Task description: Restate the lines exactly, starting at the line that contains "Three training and" and finishing with the final line of the records.

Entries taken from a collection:
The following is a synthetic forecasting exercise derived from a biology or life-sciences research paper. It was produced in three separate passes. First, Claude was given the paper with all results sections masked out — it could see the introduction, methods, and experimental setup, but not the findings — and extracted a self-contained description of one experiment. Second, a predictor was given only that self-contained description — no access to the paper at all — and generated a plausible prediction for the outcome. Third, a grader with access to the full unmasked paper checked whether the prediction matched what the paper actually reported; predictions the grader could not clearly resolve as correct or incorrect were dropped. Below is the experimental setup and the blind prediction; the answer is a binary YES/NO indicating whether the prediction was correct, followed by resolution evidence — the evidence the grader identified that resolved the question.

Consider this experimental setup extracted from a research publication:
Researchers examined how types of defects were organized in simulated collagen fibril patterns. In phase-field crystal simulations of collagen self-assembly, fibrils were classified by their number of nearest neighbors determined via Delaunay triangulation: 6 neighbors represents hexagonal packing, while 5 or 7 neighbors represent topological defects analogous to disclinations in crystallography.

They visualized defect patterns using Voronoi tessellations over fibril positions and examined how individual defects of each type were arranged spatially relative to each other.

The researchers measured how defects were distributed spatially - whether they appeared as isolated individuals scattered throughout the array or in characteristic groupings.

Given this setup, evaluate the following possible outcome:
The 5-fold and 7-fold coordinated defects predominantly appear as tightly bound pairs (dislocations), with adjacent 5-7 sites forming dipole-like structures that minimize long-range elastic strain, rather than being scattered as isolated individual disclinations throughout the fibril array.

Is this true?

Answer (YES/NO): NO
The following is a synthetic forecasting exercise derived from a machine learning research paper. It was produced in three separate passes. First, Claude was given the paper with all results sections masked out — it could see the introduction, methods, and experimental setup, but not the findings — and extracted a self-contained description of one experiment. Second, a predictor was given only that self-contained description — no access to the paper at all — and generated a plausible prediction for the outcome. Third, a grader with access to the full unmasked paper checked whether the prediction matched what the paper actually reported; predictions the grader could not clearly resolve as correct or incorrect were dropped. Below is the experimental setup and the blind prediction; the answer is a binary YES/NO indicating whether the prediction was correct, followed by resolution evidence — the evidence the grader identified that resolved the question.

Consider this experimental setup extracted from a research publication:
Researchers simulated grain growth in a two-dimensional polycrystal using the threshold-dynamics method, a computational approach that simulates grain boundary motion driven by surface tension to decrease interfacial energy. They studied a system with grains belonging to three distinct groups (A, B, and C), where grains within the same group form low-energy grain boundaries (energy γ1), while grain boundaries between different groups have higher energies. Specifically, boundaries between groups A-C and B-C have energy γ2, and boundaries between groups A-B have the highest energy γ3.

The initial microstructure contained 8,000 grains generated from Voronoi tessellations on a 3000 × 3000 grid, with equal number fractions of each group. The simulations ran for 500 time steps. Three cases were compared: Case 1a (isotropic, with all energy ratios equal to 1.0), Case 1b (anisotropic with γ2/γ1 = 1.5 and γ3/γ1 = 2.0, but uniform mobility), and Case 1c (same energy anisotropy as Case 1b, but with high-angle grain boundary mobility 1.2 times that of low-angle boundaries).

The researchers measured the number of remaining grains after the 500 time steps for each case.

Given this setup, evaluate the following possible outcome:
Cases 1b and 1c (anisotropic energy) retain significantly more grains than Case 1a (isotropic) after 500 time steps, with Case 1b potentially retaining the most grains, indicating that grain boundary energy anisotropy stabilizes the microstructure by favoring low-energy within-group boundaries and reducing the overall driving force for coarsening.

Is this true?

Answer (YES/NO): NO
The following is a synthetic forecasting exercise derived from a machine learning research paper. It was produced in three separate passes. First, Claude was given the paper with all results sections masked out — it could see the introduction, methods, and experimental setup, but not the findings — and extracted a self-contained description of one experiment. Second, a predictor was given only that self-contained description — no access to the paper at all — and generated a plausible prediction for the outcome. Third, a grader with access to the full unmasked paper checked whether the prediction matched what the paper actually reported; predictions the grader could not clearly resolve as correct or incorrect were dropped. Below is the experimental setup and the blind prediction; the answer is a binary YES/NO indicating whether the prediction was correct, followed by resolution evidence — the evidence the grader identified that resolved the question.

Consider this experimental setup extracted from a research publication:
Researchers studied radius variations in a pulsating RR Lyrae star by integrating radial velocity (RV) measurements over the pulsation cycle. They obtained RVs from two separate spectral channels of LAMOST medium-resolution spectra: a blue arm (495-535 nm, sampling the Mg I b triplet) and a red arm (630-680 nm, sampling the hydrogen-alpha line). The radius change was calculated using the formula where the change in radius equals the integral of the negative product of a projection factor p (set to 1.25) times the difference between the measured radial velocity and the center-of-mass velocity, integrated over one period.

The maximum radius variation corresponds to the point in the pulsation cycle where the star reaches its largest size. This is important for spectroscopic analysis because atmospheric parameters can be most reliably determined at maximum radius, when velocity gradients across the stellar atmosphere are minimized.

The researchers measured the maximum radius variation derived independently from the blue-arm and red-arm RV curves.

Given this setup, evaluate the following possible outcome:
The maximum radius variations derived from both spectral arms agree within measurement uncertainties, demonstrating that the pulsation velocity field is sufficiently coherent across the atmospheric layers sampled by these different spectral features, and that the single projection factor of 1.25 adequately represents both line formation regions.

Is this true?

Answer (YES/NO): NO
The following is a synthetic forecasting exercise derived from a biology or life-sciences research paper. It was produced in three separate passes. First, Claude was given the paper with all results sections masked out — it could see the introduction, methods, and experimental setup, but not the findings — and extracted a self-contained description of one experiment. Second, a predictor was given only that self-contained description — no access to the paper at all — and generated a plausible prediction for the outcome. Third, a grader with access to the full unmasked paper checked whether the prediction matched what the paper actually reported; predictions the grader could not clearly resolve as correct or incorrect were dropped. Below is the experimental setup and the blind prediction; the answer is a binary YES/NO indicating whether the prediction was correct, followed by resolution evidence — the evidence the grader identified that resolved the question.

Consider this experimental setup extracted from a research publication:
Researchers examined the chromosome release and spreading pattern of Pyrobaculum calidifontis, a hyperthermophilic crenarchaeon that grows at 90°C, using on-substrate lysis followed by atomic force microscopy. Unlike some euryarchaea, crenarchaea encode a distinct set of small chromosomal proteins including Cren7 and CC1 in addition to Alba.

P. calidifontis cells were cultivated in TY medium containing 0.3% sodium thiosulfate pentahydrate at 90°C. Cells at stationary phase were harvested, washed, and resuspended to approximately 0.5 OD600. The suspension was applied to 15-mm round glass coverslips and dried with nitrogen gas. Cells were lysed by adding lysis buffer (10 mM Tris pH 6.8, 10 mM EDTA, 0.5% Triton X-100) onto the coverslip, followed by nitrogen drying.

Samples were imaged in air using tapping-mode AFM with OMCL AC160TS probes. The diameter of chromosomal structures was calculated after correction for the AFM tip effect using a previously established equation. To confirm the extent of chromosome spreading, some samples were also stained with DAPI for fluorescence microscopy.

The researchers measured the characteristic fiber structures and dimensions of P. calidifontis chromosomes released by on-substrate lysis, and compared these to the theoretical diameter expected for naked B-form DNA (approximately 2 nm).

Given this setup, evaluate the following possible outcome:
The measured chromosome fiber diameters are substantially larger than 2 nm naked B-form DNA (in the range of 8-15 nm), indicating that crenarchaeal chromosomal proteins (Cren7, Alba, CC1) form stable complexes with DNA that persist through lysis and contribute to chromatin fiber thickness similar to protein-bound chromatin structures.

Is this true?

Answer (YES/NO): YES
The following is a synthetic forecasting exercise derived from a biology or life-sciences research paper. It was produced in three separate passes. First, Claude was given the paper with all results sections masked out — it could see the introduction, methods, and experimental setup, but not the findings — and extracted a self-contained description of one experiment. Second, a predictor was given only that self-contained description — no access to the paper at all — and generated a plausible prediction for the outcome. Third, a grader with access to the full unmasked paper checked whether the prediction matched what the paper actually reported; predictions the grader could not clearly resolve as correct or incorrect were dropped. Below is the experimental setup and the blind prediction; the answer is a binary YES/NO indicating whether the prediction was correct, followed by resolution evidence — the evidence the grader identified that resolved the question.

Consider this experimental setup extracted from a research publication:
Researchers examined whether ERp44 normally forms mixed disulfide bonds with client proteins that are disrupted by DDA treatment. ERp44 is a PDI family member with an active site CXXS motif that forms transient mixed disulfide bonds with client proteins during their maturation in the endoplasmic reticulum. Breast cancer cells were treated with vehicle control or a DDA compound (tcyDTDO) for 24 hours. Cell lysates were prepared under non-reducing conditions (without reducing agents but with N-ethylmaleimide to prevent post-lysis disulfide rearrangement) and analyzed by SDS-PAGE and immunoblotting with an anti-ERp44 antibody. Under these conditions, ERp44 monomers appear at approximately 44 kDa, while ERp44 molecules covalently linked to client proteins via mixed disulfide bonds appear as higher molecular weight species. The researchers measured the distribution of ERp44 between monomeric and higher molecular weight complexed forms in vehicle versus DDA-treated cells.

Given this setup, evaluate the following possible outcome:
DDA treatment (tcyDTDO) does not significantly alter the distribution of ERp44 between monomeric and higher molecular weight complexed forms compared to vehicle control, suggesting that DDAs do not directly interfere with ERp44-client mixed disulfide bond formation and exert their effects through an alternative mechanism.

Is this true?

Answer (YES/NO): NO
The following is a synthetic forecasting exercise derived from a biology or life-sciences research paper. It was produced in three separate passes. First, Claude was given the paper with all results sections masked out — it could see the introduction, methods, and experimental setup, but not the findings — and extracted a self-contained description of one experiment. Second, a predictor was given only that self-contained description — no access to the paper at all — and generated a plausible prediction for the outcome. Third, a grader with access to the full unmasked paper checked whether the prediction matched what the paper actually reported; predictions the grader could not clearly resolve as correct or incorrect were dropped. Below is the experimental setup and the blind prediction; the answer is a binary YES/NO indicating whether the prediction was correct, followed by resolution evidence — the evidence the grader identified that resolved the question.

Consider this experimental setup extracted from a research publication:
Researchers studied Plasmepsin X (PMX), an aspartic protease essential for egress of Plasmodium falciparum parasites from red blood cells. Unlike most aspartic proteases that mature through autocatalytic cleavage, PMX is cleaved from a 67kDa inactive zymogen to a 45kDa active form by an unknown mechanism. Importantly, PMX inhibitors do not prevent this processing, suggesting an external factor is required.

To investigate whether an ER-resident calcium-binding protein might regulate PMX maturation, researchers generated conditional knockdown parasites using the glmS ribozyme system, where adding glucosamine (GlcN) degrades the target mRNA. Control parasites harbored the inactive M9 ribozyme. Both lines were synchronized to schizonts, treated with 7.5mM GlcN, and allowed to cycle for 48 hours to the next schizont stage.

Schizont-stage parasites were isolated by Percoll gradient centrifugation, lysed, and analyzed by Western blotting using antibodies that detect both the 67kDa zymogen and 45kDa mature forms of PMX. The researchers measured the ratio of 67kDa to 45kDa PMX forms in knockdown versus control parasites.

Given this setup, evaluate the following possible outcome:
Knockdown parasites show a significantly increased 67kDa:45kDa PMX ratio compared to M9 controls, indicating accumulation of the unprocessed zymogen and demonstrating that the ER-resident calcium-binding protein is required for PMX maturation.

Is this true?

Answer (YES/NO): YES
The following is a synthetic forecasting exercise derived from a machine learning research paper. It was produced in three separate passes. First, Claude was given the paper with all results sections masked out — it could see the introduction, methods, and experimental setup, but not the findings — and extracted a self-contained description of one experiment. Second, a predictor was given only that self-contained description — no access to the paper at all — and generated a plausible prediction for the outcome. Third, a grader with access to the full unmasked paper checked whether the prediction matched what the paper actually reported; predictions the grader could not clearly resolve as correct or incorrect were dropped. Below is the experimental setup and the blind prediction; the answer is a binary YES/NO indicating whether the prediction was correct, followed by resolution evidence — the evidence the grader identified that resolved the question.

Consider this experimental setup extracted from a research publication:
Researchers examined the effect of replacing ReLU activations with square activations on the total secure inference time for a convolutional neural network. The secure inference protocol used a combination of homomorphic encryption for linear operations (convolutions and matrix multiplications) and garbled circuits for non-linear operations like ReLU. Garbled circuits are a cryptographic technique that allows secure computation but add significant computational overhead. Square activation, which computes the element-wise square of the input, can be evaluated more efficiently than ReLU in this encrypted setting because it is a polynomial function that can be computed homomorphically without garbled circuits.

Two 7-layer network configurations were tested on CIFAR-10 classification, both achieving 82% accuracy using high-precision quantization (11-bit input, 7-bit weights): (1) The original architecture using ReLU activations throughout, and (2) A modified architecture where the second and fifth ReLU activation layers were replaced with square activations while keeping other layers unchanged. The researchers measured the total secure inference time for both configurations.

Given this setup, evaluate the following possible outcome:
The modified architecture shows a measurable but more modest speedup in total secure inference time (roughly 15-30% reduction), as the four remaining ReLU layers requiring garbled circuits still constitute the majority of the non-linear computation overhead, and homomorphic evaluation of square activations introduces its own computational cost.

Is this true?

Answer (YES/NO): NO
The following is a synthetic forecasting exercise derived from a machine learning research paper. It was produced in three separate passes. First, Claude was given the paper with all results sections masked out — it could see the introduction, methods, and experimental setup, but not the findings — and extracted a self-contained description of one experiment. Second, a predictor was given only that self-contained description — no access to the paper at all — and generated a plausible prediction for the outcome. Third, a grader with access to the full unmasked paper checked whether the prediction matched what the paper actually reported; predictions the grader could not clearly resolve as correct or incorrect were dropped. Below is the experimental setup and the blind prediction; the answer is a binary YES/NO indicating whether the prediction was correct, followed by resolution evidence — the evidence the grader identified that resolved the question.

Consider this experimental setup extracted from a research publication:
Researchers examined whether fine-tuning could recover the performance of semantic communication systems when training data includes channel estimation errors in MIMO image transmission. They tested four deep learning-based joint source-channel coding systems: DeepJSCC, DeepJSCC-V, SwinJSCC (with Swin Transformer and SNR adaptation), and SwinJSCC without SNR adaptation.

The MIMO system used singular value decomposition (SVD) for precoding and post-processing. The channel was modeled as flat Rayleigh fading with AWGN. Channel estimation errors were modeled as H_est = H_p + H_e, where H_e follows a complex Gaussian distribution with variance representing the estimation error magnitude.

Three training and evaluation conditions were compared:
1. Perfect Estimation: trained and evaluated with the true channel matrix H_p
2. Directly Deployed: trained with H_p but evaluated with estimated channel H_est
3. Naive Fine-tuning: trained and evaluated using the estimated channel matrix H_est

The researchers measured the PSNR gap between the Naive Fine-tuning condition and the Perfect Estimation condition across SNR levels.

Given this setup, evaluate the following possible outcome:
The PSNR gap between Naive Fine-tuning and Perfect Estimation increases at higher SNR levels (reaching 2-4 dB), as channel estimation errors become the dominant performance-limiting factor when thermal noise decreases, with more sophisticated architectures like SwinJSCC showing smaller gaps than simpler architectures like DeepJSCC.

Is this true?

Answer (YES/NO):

Solution to the exercise:
Three training and evaluation conditions were compared:
1. Perfect Estimation: trained and evaluated with the true channel matrix H_p
2. Directly Deployed: trained with H_p but evaluated with estimated channel H_est
3. Naive Fine-tuning: trained and evaluated using the estimated channel matrix H_est

The researchers measured the PSNR gap between the Naive Fine-tuning condition and the Perfect Estimation condition across SNR levels.

Given this setup, evaluate the following possible outcome:
The PSNR gap between Naive Fine-tuning and Perfect Estimation increases at higher SNR levels (reaching 2-4 dB), as channel estimation errors become the dominant performance-limiting factor when thermal noise decreases, with more sophisticated architectures like SwinJSCC showing smaller gaps than simpler architectures like DeepJSCC.

Is this true?

Answer (YES/NO):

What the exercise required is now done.